Mehreen Faruqi, born in Pakistan, has said some truly awful things about Britain and the Queen but remains quiet about the sins of her home country.


Pakistan is a nation where antisemitism is normalised along with a high degree of intolerance for religious minorities and oppression of a number of ethnic groups within the country. Many of the most vile hate speech directed against Jews and Armenians (despite Pakistan having little to no presence of either) originates from Pakistan-linked accounts on social media.

Pakistan, also an ally of Azerbaijan and Turkey, would be a clearer candidate for the most openly racist country in the world ahead of increasingly diverse Anglosphere nations.

In addition, Turkey not only actively denies the Armenian Genocide, but funds denial of it abroad and has captured swathes of high-powered political figures to its side in the West.

Last year, a video captured a passer-by on a Turkish street calling for the murder of Armenians. Similarly vile social media posts are a regular occurrence on Turkish and Azerbaijani social media, and also among their Diaspora communities. Most recently, a Turkish politician likened Syrian refugees to garbage. A case can be made that Armenians are one of the most racially abused and threatened group of people on social media, subject to degrading and dehumanising language on a regular basis.

Astonishingly, but perhaps not surprisingly, none of this vile hate speech draws condemnation from the West’s extensively-funded multicultural and anti-racism industries.

This comes as no surprise given that many involved in this industry turn out to be peddlers of bigotry and hate, such as one recent beneficiary of Canada’s anti-racism funding programs.

Many of those purporting to be vocally against racism and Islamophobia have been similarly exposed, along with their links to dubious foreign regimes who see the industry as an open door to interference in Western politics.

Erdoğan’s Turkey, along with Qatar and Pakistan, have keenly taken advantage of this system.

The awful legacies left by the Ottoman Empire would easily dwarf any negatives left by the British and other European empires.

Similarly, the Russian Empire, and the Soviet Union which succeeded it, also left a toxic legacy along with virulent racial prejudice manifesting itself in Russia’s attitudes towards neighbouring countries showcased on Putin’s propaganda media outlets.
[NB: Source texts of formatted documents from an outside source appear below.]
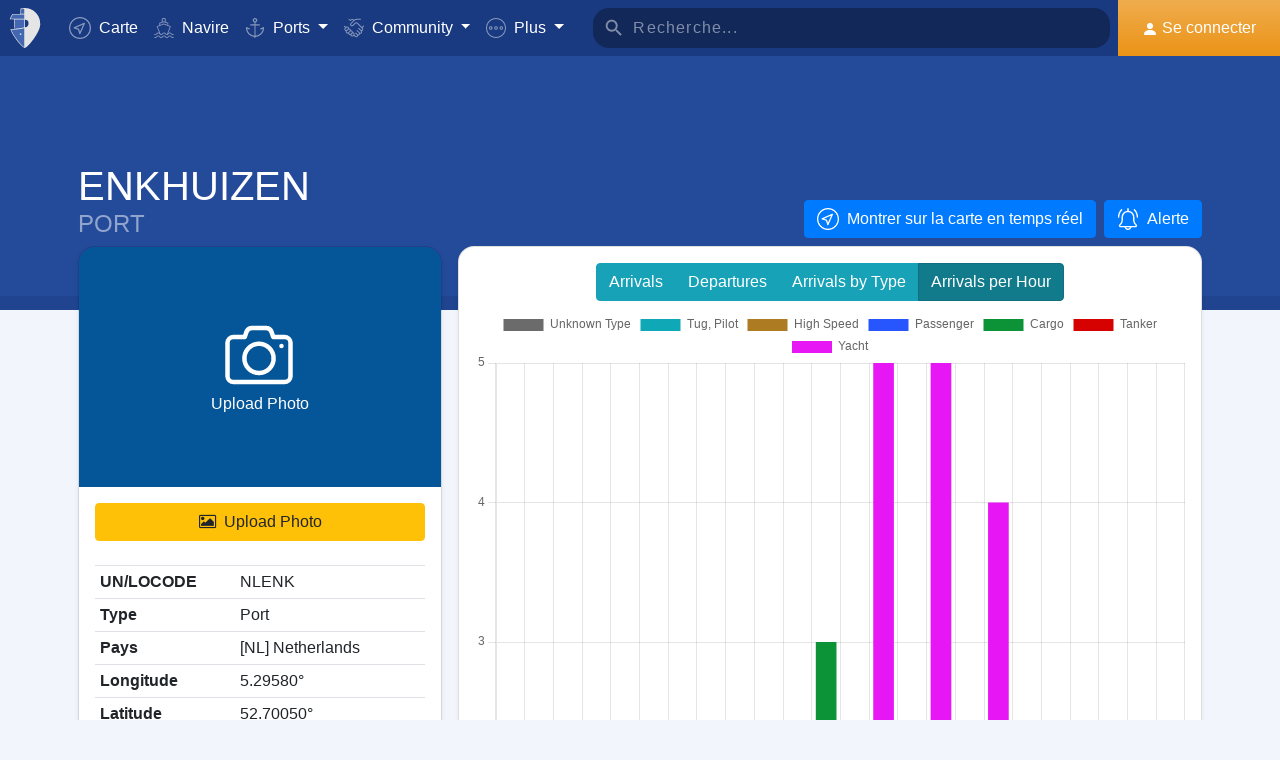

--- FILE ---
content_type: text/html; charset=utf-8
request_url: https://www.google.com/recaptcha/api2/aframe
body_size: 264
content:
<!DOCTYPE HTML><html><head><meta http-equiv="content-type" content="text/html; charset=UTF-8"></head><body><script nonce="ajU2NaiCFr_Sc6rf30yudA">/** Anti-fraud and anti-abuse applications only. See google.com/recaptcha */ try{var clients={'sodar':'https://pagead2.googlesyndication.com/pagead/sodar?'};window.addEventListener("message",function(a){try{if(a.source===window.parent){var b=JSON.parse(a.data);var c=clients[b['id']];if(c){var d=document.createElement('img');d.src=c+b['params']+'&rc='+(localStorage.getItem("rc::a")?sessionStorage.getItem("rc::b"):"");window.document.body.appendChild(d);sessionStorage.setItem("rc::e",parseInt(sessionStorage.getItem("rc::e")||0)+1);localStorage.setItem("rc::h",'1769671569282');}}}catch(b){}});window.parent.postMessage("_grecaptcha_ready", "*");}catch(b){}</script></body></html>

--- FILE ---
content_type: application/javascript; charset=utf-8
request_url: https://fundingchoicesmessages.google.com/f/AGSKWxVonZiVUHHbhfKg3znzoubVB41s3MD1u8bpRDPhr9NU6xrtBs89IZCqnaxxIWEZHUEKDMdo3K6rG1dH2KrLHbE-qBebRp5xdDEmE3yZSd6VEAmRIWuAHbH31l7UoVTvwxOuiFRfJiwrBCbyxlZOOKK_7idpytNOhbtdK1snqFtY0NRaXNzTNt1lHRc-/_/displayads1./admin/ad_/subadz./ad3i._300-250-
body_size: -1285
content:
window['f8aa1986-7307-4444-ab1e-91e20beacb25'] = true;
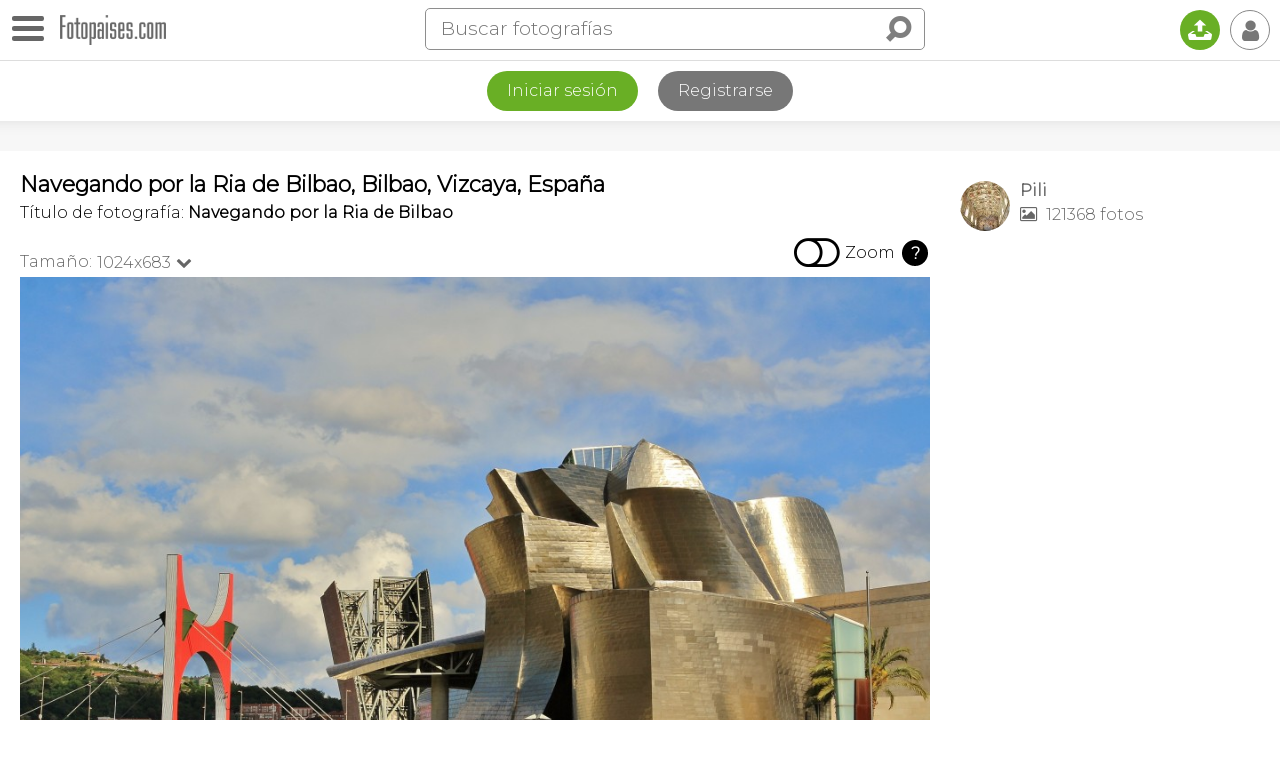

--- FILE ---
content_type: text/html; charset=utf-8
request_url: https://www.google.com/recaptcha/api2/aframe
body_size: 267
content:
<!DOCTYPE HTML><html><head><meta http-equiv="content-type" content="text/html; charset=UTF-8"></head><body><script nonce="T1AOYkYRBchLuaEw9UWMmw">/** Anti-fraud and anti-abuse applications only. See google.com/recaptcha */ try{var clients={'sodar':'https://pagead2.googlesyndication.com/pagead/sodar?'};window.addEventListener("message",function(a){try{if(a.source===window.parent){var b=JSON.parse(a.data);var c=clients[b['id']];if(c){var d=document.createElement('img');d.src=c+b['params']+'&rc='+(localStorage.getItem("rc::a")?sessionStorage.getItem("rc::b"):"");window.document.body.appendChild(d);sessionStorage.setItem("rc::e",parseInt(sessionStorage.getItem("rc::e")||0)+1);localStorage.setItem("rc::h",'1769197426729');}}}catch(b){}});window.parent.postMessage("_grecaptcha_ready", "*");}catch(b){}</script></body></html>

--- FILE ---
content_type: application/javascript; charset=utf-8
request_url: https://fundingchoicesmessages.google.com/f/AGSKWxXt2-3f1wYMQc5ZrnBLy0G8AnFuWL_2xLlFptSbPD-NwQWhAEGEKBFccCB8kOxzu3hn3K8f4o4em4k8GQunwRoXGNbvzaoiq_0P7YwbjdeuAc5oKQwGmYdsxrHzEGGUmdcp4ww14hhSd1xlXG0cHukvTe6l0tzEytshfdjeMYCaqJ8POx2Knno_3wts/_/advertorial_/sisterads./468-banner./dyn_banners_/site/dfp-
body_size: -1288
content:
window['cc6964e0-ed3f-4986-af81-982c7096a193'] = true;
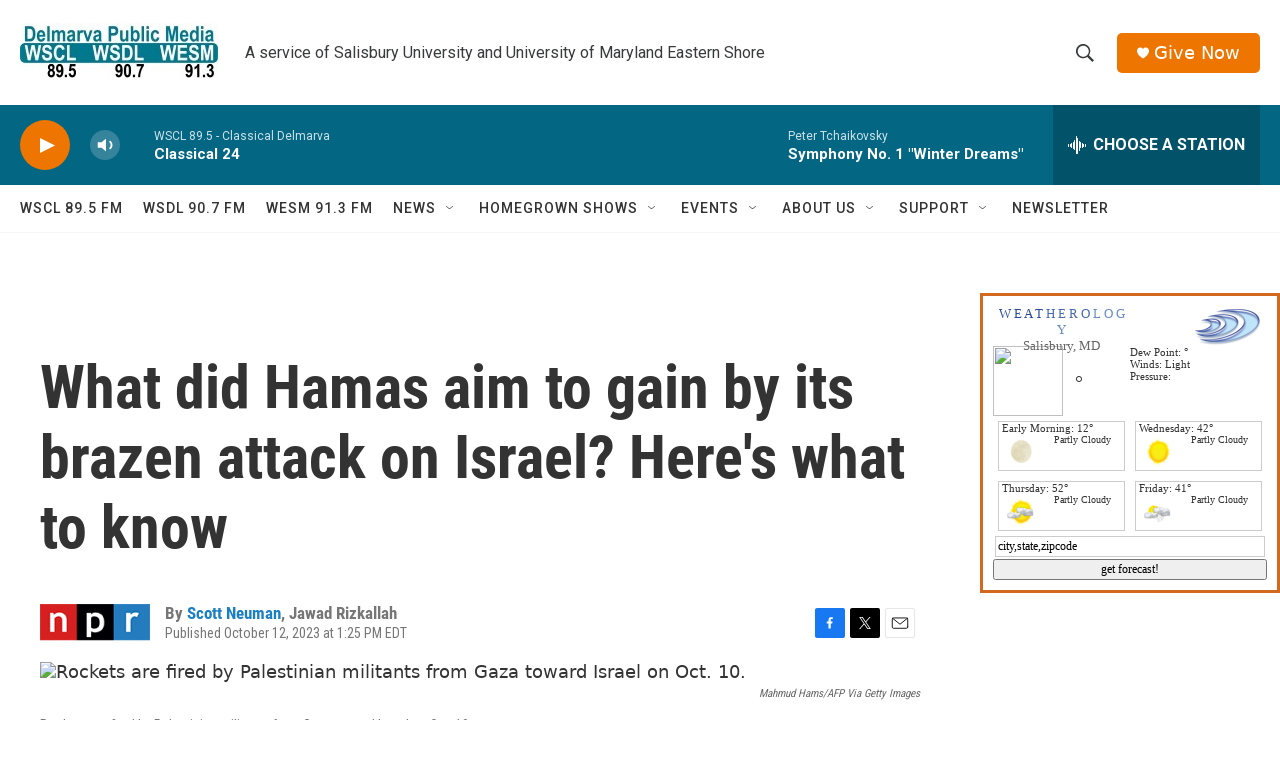

--- FILE ---
content_type: text/html; charset=UTF-8
request_url: https://google.weatherology.com/widgets_v2/wdgt_wrapper.php?callback=jQuery172019856141481422318_1768972187917&widget=wdgt_11&city=Salisbury&state=MD&extra=&_=1768972189656
body_size: 678
content:
jQuery172019856141481422318_1768972187917("    \r\n\r\n<!-- Header -->\r\n<div id=\"wxology_wdgt_11_header\">\r\n    <div id=\"wxology_wdgt_11_header_text\">\r\n        <a href=\"https:\/\/google.weatherology.com\" title=\"Weatherology.com\" target=\"_blank\" style=\"text-decoration:none;\">\r\n            <span style='color:#284b9c;font-size:13px;'>W E A T <\/span>\r\n            <span style='color:#476bb1;font-size:13px;'>H E R O <\/span>\r\n            <span style='color:#668bc7;font-size:13px;'>L O G Y<\/span>\r\n        <\/a>\r\n        <div id=\"\">\r\n            <a id=\"wxology_wdgt_11_city\" href=\"https:\/\/google.weatherology.com\/weather\/forecast\/local\/MD\/Salisbury\/forecast.html\" title=\"Salisbury, MD forecast.\" target=\"_blank\">Salisbury, MD<\/a>\r\n        <\/div>\r\n    <\/div>\r\n<\/div>\r\n\r\n<!-- Currents -->\r\n<div>\r\n\t<div id=\"wxology_wdgt_11_curicon\">\r\n    \t<img src=\"https:\/\/google.weatherology.com\/images\/icons_1\/100x100\/night\/.png\" \/>\r\n    <\/div>\r\n    <div id=\"wxology_wdgt_11_curtemp\">\r\n    \t&deg;\r\n    <\/div>\r\n    <div id=\"wxology_wdgt_11_curcond\">\r\n    \t<div class=\"wxology_wdgt_11_curcond_data\"><\/div>\r\n        <div class=\"wxology_wdgt_11_curcond_data\">Dew Point: &deg;<\/div>\r\n        <div class=\"wxology_wdgt_11_curcond_data\">Winds: Light<\/div>\r\n        <div class=\"wxology_wdgt_11_curcond_data\">Pressure: <\/div>\r\n    <\/div>\r\n    <div style=\"clear:both;\"><\/div>\r\n<\/div>\r\n\r\n<!-- Advisories if needed -->\r\n\r\n\r\n<!-- Forecast -->\r\n\r\n\r\n<div>\r\n\t<div class=\"wxology_wdgt_11_left_cast\">\r\n    \t<div class='wxology_wdgt_11_forecast_1_hold'>\r\n    \t\t<div class='wxology_wdgt_11_day_header'>Early Morning: 12&deg;<\/div>\r\n    \t\t<div>\r\n            \t<div class='wxology_wdgt_11_fcast_icon'>\r\n                \t<img src='https:\/\/google.weatherology.com\/images\/icons_1\/100x100\/night\/10.png' \/>\r\n                <\/div>\r\n                <div class='wxology_wdgt_11_fcast_txt'>\r\n                \tPartly Cloudy                <\/div>\r\n                <div style=\"clear:both;\"><\/div>\r\n    \t\t<\/div>\r\n    \t<\/div>\r\n    <\/div>\r\n    <div class=\"wxology_wdgt_11_right_cast\">\r\n    \t<div class='wxology_wdgt_11_forecast_1_hold'>\r\n    \t\t<div class='wxology_wdgt_11_day_header'>Wednesday: 42&deg;<\/div>\r\n    \t\t<div>\r\n            \t<div class='wxology_wdgt_11_fcast_icon'>\r\n                \t<img src='https:\/\/google.weatherology.com\/images\/icons_1\/100x100\/day\/10.png' \/>\r\n                <\/div>\r\n                <div class='wxology_wdgt_11_fcast_txt'>\r\n                \tPartly Cloudy                <\/div>\r\n                <div style=\"clear:both;\"><\/div>\r\n    \t\t<\/div>\r\n    \t<\/div>\r\n    <\/div>\r\n    \r\n<\/div>\r\n\r\n<div>\r\n\t<div class=\"wxology_wdgt_11_left_cast\">\r\n    \t<div class='wxology_wdgt_11_forecast_1_hold'>\r\n    \t\t<div class='wxology_wdgt_11_day_header'>Thursday: 52&deg;<\/div>\r\n    \t\t<div>\r\n            \t<div class='wxology_wdgt_11_fcast_icon'>\r\n                \t<img src='https:\/\/google.weatherology.com\/images\/icons_1\/100x100\/day\/15.png' \/>\r\n                <\/div>\r\n                <div class='wxology_wdgt_11_fcast_txt'>\r\n                \tPartly Cloudy                <\/div>\r\n                <div style=\"clear:both;\"><\/div>\r\n    \t\t<\/div>\r\n    \t<\/div>\r\n    <\/div>\r\n    <div class=\"wxology_wdgt_11_right_cast\">\r\n    \t<div class='wxology_wdgt_11_forecast_1_hold'>\r\n    \t\t<div class='wxology_wdgt_11_day_header'>Friday: 41&deg;<\/div>\r\n    \t\t<div>\r\n            \t<div class='wxology_wdgt_11_fcast_icon'>\r\n                \t<img src='https:\/\/google.weatherology.com\/images\/icons_1\/100x100\/day\/34.png' \/>\r\n                <\/div>\r\n                <div class='wxology_wdgt_11_fcast_txt'>\r\n                \tPartly Cloudy                <\/div>\r\n                <div style=\"clear:both;\"><\/div>\r\n    \t\t<\/div>\r\n    \t<\/div>\r\n    <\/div>\r\n<\/div>\r\n\r\n<div style=\"clear:both;\"><\/div>\r\n\r\n<!-- Forecast Lookup -->\r\n<div style=\"margin-left:2px;margin-right:2px;padding:2px;border:1px solid #CCCCCC;\">\r\n    <input id=\"wdgt_11_zip_insert\" name=\"\" type=\"text\" value=\"city,state,zipcode\" \/>\r\n<\/div>\r\n<div style=\"margin-top:2px;\">\r\n    <input id=\"wdgt_11_zip_submit\" style=\"width:100%;\" name=\"submit\" type=\"submit\" value=\"get forecast!\" \/>\r\n<\/div>\r\n\r\n\r\n\t");

--- FILE ---
content_type: text/html; charset=utf-8
request_url: https://www.google.com/recaptcha/api2/aframe
body_size: 266
content:
<!DOCTYPE HTML><html><head><meta http-equiv="content-type" content="text/html; charset=UTF-8"></head><body><script nonce="gMJoHPQuLklMrt2uECqZsQ">/** Anti-fraud and anti-abuse applications only. See google.com/recaptcha */ try{var clients={'sodar':'https://pagead2.googlesyndication.com/pagead/sodar?'};window.addEventListener("message",function(a){try{if(a.source===window.parent){var b=JSON.parse(a.data);var c=clients[b['id']];if(c){var d=document.createElement('img');d.src=c+b['params']+'&rc='+(localStorage.getItem("rc::a")?sessionStorage.getItem("rc::b"):"");window.document.body.appendChild(d);sessionStorage.setItem("rc::e",parseInt(sessionStorage.getItem("rc::e")||0)+1);localStorage.setItem("rc::h",'1768972190117');}}}catch(b){}});window.parent.postMessage("_grecaptcha_ready", "*");}catch(b){}</script></body></html>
Russia’s ‘Special Military Operation’ in Ukraine encapsulates this dehumanisation, which is especially evident in the rapes and murders of young Ukrainian women by Russian soldiers. And their justification? Ukrainians and other Eastern Europeans must be subject to ‘denazification’, using much the same language the Western Left uses against its opponents.

Racism against non-Russians was a feature of life in the Soviet regime, just as it has been a feature of life in post-Soviet Russia. South African jazz musician and anti-Apartheid icon Hugh Masekela discovered on a tour that Soviet Russia was in fact more racist than South Africa, which must have been a shock given Soviet support for the ANC and ‘anti-racism’ causes globally.

The Soviets created much of the anti-Western propaganda in our societies today to divert attention from this and from the atrocities of communism generally.

In post-Soviet Russia, racist attacks and murders of migrants from the Caucasus and Central Asia have drawn some attention, and highlight the prevalence of racial prejudice against non-Russians from Russia’s former colonies.

Much of the modern debate on race relations in the Anglosphere focuses on colonial legacies and non-white and indigenous peoples. But the alleged racism against them positively pales in comparison to the toxic legacies left behind by Ottoman and Russian imperialism, manifesting itself in a far more violent, hateful, and degrading treatment of ethnic groups from lands colonised by them.

Just ask the Armenians, Assyrians, Ukrainians, Estonians, Latvians, Lithuanians, and Poles about that.